6 yaşında sek olarak bizzat tadını tattığım içecek..
Olay şöyle gelişir.. Babam arkadaşıyla evde rakı sofrası kurmuştur.. Ben de evin içinde oyun halindeyim.. Bunlar ne yapıyolar diye masalarına gittim ve oturdum.. Babam kerata diyerek kafama vurdu.. "susadım baba" dedim.. O da çay bardağıba rakı doldurmuş haberim yok.. Al iç dedi.. Aldım içtim anlayana kadar zaten yarısı bitti.. Acı hissettiğimse ise bardağı elimden attım.. Sonrasını hatırlamıyorum yani belleğimde masaya oturduğum ve su istediğim an kalmış ve rakıyı bilmeden diklediğim an..
Babam 1992 yılında vefat etti.. Şimdi bana soruyorlar bu kadar içip de neden sarhoş olmuyorsun diye..
insanlar rakı yaparak üzümden alınabilecek en yüksek verimi almışlar. Gerçekten alınabilecek en iyi verim budur. Daha iyi verim ancak üzüm sikilebilseydi alınırdı.
Nedendir bilmem ama artık eskisi gibi tat vermiyor.
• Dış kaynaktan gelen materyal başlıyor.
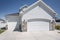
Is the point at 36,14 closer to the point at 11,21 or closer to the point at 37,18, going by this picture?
the point at 37,18

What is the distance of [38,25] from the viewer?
23.7 metres

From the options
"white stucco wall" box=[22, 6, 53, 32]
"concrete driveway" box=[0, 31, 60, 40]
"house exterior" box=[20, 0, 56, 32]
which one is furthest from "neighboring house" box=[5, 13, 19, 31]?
"concrete driveway" box=[0, 31, 60, 40]

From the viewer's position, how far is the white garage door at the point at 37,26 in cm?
2345

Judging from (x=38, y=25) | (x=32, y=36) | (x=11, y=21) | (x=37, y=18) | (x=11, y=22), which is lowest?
(x=32, y=36)

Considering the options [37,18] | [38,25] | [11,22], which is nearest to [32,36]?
[38,25]

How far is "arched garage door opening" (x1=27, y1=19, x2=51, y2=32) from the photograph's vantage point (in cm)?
2347

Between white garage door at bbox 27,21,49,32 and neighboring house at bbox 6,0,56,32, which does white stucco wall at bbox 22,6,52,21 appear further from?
white garage door at bbox 27,21,49,32

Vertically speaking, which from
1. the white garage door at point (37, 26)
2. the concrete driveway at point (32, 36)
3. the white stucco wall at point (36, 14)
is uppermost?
the white stucco wall at point (36, 14)

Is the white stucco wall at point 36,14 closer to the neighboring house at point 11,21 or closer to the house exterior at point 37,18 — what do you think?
the house exterior at point 37,18

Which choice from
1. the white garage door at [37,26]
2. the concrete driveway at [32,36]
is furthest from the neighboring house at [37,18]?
the concrete driveway at [32,36]

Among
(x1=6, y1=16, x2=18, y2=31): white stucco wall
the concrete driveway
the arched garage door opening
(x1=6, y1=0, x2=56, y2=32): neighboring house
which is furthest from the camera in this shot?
(x1=6, y1=16, x2=18, y2=31): white stucco wall

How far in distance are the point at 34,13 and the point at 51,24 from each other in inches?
155

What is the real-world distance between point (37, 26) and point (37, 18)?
4.99 ft

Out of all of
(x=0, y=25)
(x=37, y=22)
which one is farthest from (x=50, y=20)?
(x=0, y=25)
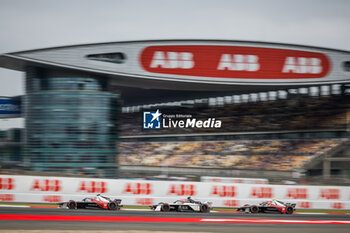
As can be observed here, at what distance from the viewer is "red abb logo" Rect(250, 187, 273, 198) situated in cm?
2103

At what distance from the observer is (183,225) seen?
14.0 meters

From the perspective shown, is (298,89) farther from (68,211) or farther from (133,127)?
(68,211)

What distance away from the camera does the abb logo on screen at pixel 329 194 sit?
21.0 metres

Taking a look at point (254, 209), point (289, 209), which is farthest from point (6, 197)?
point (289, 209)

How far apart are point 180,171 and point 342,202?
16.5 metres

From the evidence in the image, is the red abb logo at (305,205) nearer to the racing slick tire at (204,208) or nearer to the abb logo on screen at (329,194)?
the abb logo on screen at (329,194)

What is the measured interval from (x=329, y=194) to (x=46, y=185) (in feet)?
48.9

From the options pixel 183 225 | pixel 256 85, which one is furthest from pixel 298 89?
pixel 183 225

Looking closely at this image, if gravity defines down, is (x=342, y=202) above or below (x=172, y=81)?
below

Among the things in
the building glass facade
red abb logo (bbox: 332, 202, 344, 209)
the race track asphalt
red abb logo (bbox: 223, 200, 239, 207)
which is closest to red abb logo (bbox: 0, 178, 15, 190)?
the race track asphalt

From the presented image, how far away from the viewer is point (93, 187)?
20203 millimetres

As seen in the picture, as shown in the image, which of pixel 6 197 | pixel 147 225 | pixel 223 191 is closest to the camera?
pixel 147 225

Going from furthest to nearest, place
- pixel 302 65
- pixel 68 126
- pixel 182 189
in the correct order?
pixel 302 65 → pixel 68 126 → pixel 182 189

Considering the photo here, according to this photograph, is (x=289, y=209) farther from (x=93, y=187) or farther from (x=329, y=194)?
(x=93, y=187)
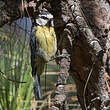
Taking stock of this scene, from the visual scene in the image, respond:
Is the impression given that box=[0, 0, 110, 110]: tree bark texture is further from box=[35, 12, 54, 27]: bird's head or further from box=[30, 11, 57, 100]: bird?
box=[30, 11, 57, 100]: bird

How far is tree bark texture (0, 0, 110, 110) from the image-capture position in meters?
0.73

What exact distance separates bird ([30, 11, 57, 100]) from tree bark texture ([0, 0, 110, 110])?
322mm

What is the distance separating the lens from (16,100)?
1274 mm

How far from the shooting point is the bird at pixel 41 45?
1.29 m

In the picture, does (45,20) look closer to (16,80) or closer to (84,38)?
(16,80)

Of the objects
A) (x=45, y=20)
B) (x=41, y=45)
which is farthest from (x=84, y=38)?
(x=41, y=45)

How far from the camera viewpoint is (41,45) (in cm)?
137

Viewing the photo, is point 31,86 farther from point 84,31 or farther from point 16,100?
point 84,31

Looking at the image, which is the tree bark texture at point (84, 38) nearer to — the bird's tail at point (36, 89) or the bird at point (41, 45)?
the bird at point (41, 45)

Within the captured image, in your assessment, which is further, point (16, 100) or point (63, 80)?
point (16, 100)

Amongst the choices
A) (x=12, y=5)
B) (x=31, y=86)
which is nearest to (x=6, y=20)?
(x=12, y=5)

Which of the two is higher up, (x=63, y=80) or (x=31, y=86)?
(x=63, y=80)

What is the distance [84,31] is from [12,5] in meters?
0.32

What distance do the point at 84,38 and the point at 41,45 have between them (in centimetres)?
63
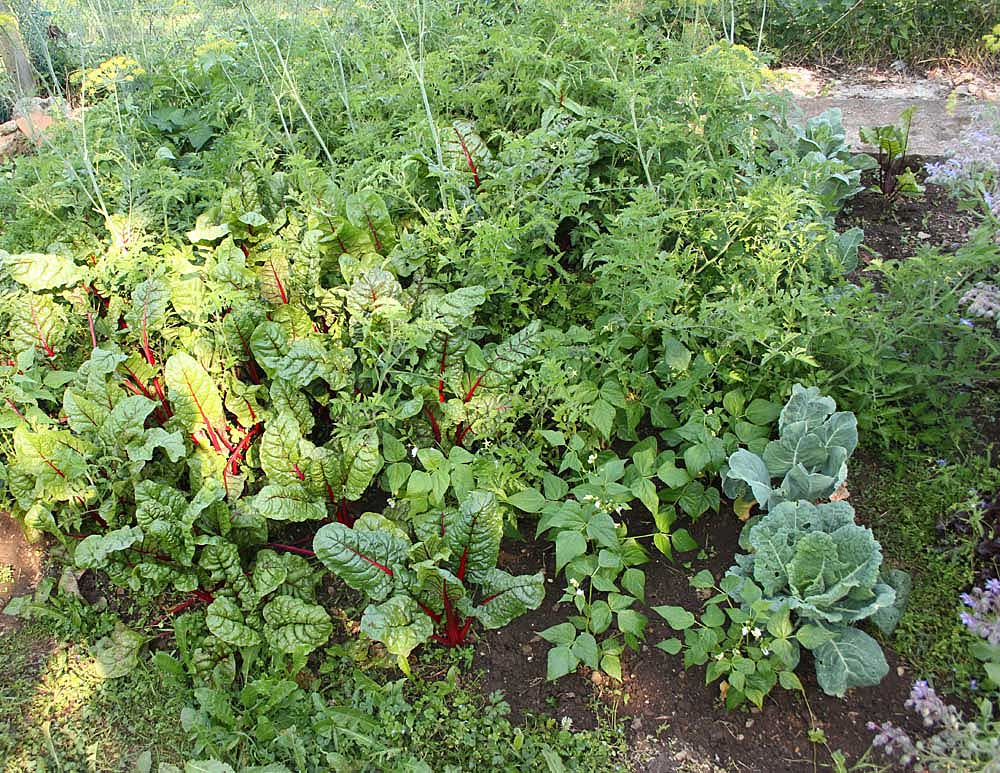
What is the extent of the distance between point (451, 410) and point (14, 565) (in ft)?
5.38

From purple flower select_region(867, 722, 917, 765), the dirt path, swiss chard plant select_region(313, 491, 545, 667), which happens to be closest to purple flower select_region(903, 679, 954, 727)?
purple flower select_region(867, 722, 917, 765)

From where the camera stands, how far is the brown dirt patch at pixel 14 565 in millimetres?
2619

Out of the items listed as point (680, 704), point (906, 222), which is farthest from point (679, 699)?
point (906, 222)

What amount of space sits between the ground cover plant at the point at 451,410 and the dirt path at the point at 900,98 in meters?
1.47

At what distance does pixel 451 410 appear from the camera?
107 inches

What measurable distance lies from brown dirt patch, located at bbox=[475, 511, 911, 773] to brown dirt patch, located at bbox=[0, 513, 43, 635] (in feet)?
5.19

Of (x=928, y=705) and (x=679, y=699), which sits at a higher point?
(x=928, y=705)

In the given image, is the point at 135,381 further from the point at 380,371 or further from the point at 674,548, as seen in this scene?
the point at 674,548

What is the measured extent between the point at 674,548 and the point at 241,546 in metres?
1.47

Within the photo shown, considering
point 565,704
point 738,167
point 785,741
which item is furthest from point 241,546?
point 738,167

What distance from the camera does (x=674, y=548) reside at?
2.55 metres

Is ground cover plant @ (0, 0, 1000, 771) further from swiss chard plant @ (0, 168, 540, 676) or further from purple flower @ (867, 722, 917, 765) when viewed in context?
purple flower @ (867, 722, 917, 765)

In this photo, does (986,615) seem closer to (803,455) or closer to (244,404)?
(803,455)

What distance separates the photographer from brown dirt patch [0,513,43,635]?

Mezeler aynı, raki sofrasına oturduğum adamlar aynı muhabbetler zaten her zaman aynı ama rakının tadı farklı sanki.
adabı vardır, ağırlığı vardır, keyfi vardır ve benzeri şeyleri vardır bunu inkar etmiyorum ancak kabul edelim lezzet olarak kolonyadan hallice bir içki. viskinin, tekilanın, şarabın bir aroması vardır ya bunda o yok. başlarda hoş gelen ama sonradan mide bulandırmaya başlayan bir kokusu vardır. bunlar evrensel görüşler değil tabi kişisel kanaatlerim. o kadar yerdim ancak fasıla, rakı balığa gel deseniz iki kere düşünmem.
ayrıca karaciğer düşmanı. çok içerseniz karaciğerinizi elinize almanız çok muhtemel.
şişirilmiş balon içkidir. bunu içen insanın yıkık bir hayatı olmalı, kendisine saygısı olmamalı. o yüzden eski türk sinemasında ki yıkık karakterler rakı içer çünkü rakı dediğiniz şey dili damağı uyuşturup hiç bir tadı alamadığınız bu yüzden restaurantların dayadığı bir alkoldür.
ne bir aroması var, ne güzel kokusu. bir biranın yüzlerce binlerce farklı tarifi varken rakının yoktur mesela.